__Required task__. Your task is to repeat the lines below exactly, excluding any pictures they contain.

__Record set__.

§

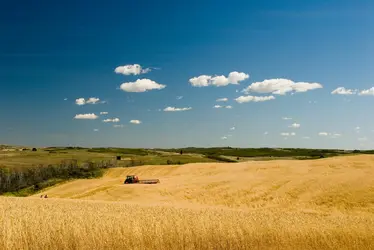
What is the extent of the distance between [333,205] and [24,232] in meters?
19.0

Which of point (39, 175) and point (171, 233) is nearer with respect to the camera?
point (171, 233)

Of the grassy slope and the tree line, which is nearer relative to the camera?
the grassy slope

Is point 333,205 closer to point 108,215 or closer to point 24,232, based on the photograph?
point 108,215

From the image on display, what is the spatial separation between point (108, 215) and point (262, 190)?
Result: 17.3m

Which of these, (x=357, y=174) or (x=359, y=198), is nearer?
(x=359, y=198)

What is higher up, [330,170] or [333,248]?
[330,170]

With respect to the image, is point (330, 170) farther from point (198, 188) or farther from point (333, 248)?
point (333, 248)

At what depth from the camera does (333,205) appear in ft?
84.7

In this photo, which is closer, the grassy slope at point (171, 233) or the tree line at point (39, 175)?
the grassy slope at point (171, 233)

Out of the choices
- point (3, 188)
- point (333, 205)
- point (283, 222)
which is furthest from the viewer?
point (3, 188)

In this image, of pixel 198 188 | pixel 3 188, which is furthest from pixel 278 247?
pixel 3 188

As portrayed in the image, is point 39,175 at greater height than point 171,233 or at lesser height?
lesser

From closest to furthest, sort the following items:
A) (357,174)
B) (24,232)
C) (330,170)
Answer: (24,232)
(357,174)
(330,170)

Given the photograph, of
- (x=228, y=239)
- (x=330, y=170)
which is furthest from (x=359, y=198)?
(x=228, y=239)
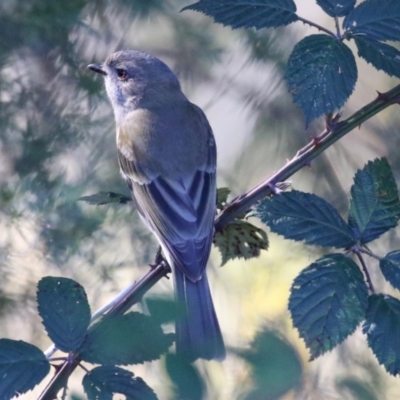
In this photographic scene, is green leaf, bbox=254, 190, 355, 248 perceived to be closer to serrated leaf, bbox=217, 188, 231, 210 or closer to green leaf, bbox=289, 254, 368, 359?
green leaf, bbox=289, 254, 368, 359

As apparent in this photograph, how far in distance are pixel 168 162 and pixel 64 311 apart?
139 cm

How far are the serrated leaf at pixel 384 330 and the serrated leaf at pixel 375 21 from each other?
562mm

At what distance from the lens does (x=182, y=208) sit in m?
2.47

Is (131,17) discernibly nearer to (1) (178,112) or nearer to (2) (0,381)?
(1) (178,112)

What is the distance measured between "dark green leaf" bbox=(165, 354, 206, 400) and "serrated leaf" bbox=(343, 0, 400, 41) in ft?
3.08

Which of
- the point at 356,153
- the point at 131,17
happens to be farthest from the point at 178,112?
the point at 356,153

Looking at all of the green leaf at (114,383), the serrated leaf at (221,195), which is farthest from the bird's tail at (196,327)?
the serrated leaf at (221,195)

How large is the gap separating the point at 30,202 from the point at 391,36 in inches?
90.2

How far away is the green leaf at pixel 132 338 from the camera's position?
39.0 inches

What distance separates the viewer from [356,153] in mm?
3799

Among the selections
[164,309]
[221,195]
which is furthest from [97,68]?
[164,309]

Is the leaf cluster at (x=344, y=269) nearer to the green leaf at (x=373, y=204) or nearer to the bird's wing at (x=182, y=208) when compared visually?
the green leaf at (x=373, y=204)

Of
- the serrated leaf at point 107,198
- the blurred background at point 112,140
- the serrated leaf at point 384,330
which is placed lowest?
the blurred background at point 112,140

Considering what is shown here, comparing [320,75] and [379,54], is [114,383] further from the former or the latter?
[379,54]
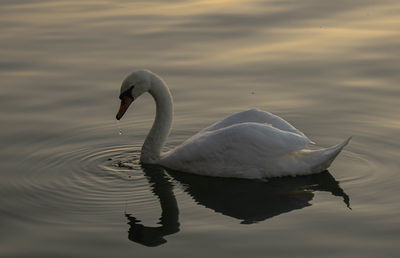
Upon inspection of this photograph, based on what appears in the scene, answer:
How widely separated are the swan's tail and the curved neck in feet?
5.52

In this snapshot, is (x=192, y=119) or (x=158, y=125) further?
(x=192, y=119)

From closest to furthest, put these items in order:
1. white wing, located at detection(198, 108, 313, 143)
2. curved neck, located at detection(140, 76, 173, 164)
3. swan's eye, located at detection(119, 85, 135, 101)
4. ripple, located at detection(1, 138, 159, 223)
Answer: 1. ripple, located at detection(1, 138, 159, 223)
2. white wing, located at detection(198, 108, 313, 143)
3. curved neck, located at detection(140, 76, 173, 164)
4. swan's eye, located at detection(119, 85, 135, 101)

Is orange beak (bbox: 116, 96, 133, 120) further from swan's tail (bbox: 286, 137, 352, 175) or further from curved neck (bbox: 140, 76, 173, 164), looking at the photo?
swan's tail (bbox: 286, 137, 352, 175)

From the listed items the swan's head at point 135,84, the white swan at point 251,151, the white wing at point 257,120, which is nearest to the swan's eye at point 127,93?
the swan's head at point 135,84

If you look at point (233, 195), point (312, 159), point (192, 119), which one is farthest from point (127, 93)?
point (312, 159)

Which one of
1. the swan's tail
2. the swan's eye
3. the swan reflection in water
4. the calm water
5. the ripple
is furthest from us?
the swan's eye

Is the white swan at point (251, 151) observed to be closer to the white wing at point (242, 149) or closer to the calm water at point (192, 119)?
the white wing at point (242, 149)

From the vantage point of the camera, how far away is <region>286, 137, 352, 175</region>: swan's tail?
412 inches

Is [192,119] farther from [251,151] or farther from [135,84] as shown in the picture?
[251,151]

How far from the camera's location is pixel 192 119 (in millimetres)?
12602

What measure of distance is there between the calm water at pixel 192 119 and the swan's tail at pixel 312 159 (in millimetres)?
154

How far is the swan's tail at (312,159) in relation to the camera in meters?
10.5

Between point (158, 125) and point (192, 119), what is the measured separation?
1.04 m

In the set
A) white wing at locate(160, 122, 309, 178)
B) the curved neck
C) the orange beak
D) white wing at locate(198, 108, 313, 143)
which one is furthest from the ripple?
white wing at locate(198, 108, 313, 143)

§

__Solution below__.
What is the extent of the distance between [333,205] and [24,232] in meters?
19.0

Which of point (39, 175) and point (171, 233) is nearer with respect to the camera?
point (171, 233)

Of the grassy slope and the tree line, which is nearer relative to the camera?
the grassy slope

Is point 333,205 closer to point 108,215 or closer to point 24,232, based on the photograph?
point 108,215

From the image on display, what is the spatial separation between point (108, 215) and point (262, 190)?
Result: 17.3m

Which of these, (x=357, y=174) or (x=359, y=198), is nearer?
(x=359, y=198)

What is higher up, [330,170] or [333,248]?
[330,170]

With respect to the image, is point (330, 170) farther from point (198, 188) or farther from point (333, 248)?
point (333, 248)

At what depth from the camera does (333,205) appear in ft?
84.7

In this photo, which is closer, the grassy slope at point (171, 233) or the tree line at point (39, 175)?
the grassy slope at point (171, 233)

Out of the choices
- point (3, 188)
- point (333, 205)
- point (283, 222)
which is furthest from the viewer?
point (3, 188)

In this image, of pixel 198 188 | pixel 3 188, which is furthest from pixel 278 247?
pixel 3 188

As portrayed in the image, is point 39,175 at greater height than point 171,233 or at lesser height?
lesser

From closest to furthest, sort the following items:
A) (357,174)
B) (24,232)
C) (330,170)
Answer: (24,232)
(357,174)
(330,170)

Given the photograph, of
- (x=228, y=239)
- (x=330, y=170)
which is furthest from (x=359, y=198)?
(x=228, y=239)
In this photographic scene, is green leaf, bbox=254, 190, 355, 248 perceived to be closer to serrated leaf, bbox=217, 188, 231, 210 or closer to green leaf, bbox=289, 254, 368, 359?
green leaf, bbox=289, 254, 368, 359

As apparent in this photograph, how far in distance are pixel 168 162 and pixel 64 311 apart?
139 cm

How far are the serrated leaf at pixel 384 330 and the serrated leaf at pixel 375 21 from each other?
562mm

At what distance from the lens does (x=182, y=208) sit in m?
2.47

Is (131,17) discernibly nearer to (1) (178,112) or nearer to (2) (0,381)?
(1) (178,112)

What is the distance measured between "dark green leaf" bbox=(165, 354, 206, 400) and "serrated leaf" bbox=(343, 0, 400, 41) in ft?
3.08

Which of
- the point at 356,153
- the point at 131,17
happens to be farthest from the point at 178,112?
the point at 356,153

Looking at all of the green leaf at (114,383), the serrated leaf at (221,195), which is farthest from the bird's tail at (196,327)?
the serrated leaf at (221,195)

How large is the gap separating the point at 30,202 from the point at 391,36 in inches?
90.2

How far away is the green leaf at pixel 132 338 from the camera's position?
39.0 inches

What distance separates the viewer from [356,153] in mm?
3799

Among the selections
[164,309]
[221,195]
which is furthest from [97,68]?
[164,309]

Is the leaf cluster at (x=344, y=269) nearer to the green leaf at (x=373, y=204) or nearer to the bird's wing at (x=182, y=208) when compared visually?
the green leaf at (x=373, y=204)

Of
- the serrated leaf at point 107,198
- the blurred background at point 112,140
- the serrated leaf at point 384,330
which is placed lowest?
the blurred background at point 112,140

Considering what is shown here, comparing [320,75] and [379,54], is [114,383] further from the former or the latter?
[379,54]
Upon inspection of this photograph, based on what appears in the scene, answer:
How widely separated are the swan's tail and the curved neck in feet?
5.52

In this snapshot, is (x=192, y=119) or (x=158, y=125) further?
(x=192, y=119)

From closest to furthest, put these items in order:
1. white wing, located at detection(198, 108, 313, 143)
2. curved neck, located at detection(140, 76, 173, 164)
3. swan's eye, located at detection(119, 85, 135, 101)
4. ripple, located at detection(1, 138, 159, 223)
Answer: 1. ripple, located at detection(1, 138, 159, 223)
2. white wing, located at detection(198, 108, 313, 143)
3. curved neck, located at detection(140, 76, 173, 164)
4. swan's eye, located at detection(119, 85, 135, 101)

Is orange beak (bbox: 116, 96, 133, 120) further from swan's tail (bbox: 286, 137, 352, 175) or further from curved neck (bbox: 140, 76, 173, 164), looking at the photo?
swan's tail (bbox: 286, 137, 352, 175)

From the listed items the swan's head at point 135,84, the white swan at point 251,151, the white wing at point 257,120, which is nearest to the swan's eye at point 127,93?
the swan's head at point 135,84

If you look at point (233, 195), point (312, 159), point (192, 119), which one is farthest from point (127, 93)?
point (312, 159)

Which one of
1. the swan's tail
2. the swan's eye
3. the swan reflection in water
4. the calm water
5. the ripple
is furthest from us?
the swan's eye

Is the white swan at point (251, 151) observed to be closer to the white wing at point (242, 149) or closer to the calm water at point (192, 119)?
the white wing at point (242, 149)

From the vantage point of the camera, how far away is <region>286, 137, 352, 175</region>: swan's tail?
412 inches

Is [192,119] farther from [251,151] or farther from [135,84] as shown in the picture?
[251,151]

How far from the camera's location is pixel 192 119 (in millimetres)?
12602

What measure of distance is there between the calm water at pixel 192 119 and the swan's tail at pixel 312 159 (in millimetres)?
154

How far is the swan's tail at (312,159) in relation to the camera in meters?
10.5

Between point (158, 125) and point (192, 119), what is the measured separation?
1.04 m

In the set
A) white wing at locate(160, 122, 309, 178)
B) the curved neck
C) the orange beak
D) white wing at locate(198, 108, 313, 143)
which one is furthest from the ripple?
white wing at locate(198, 108, 313, 143)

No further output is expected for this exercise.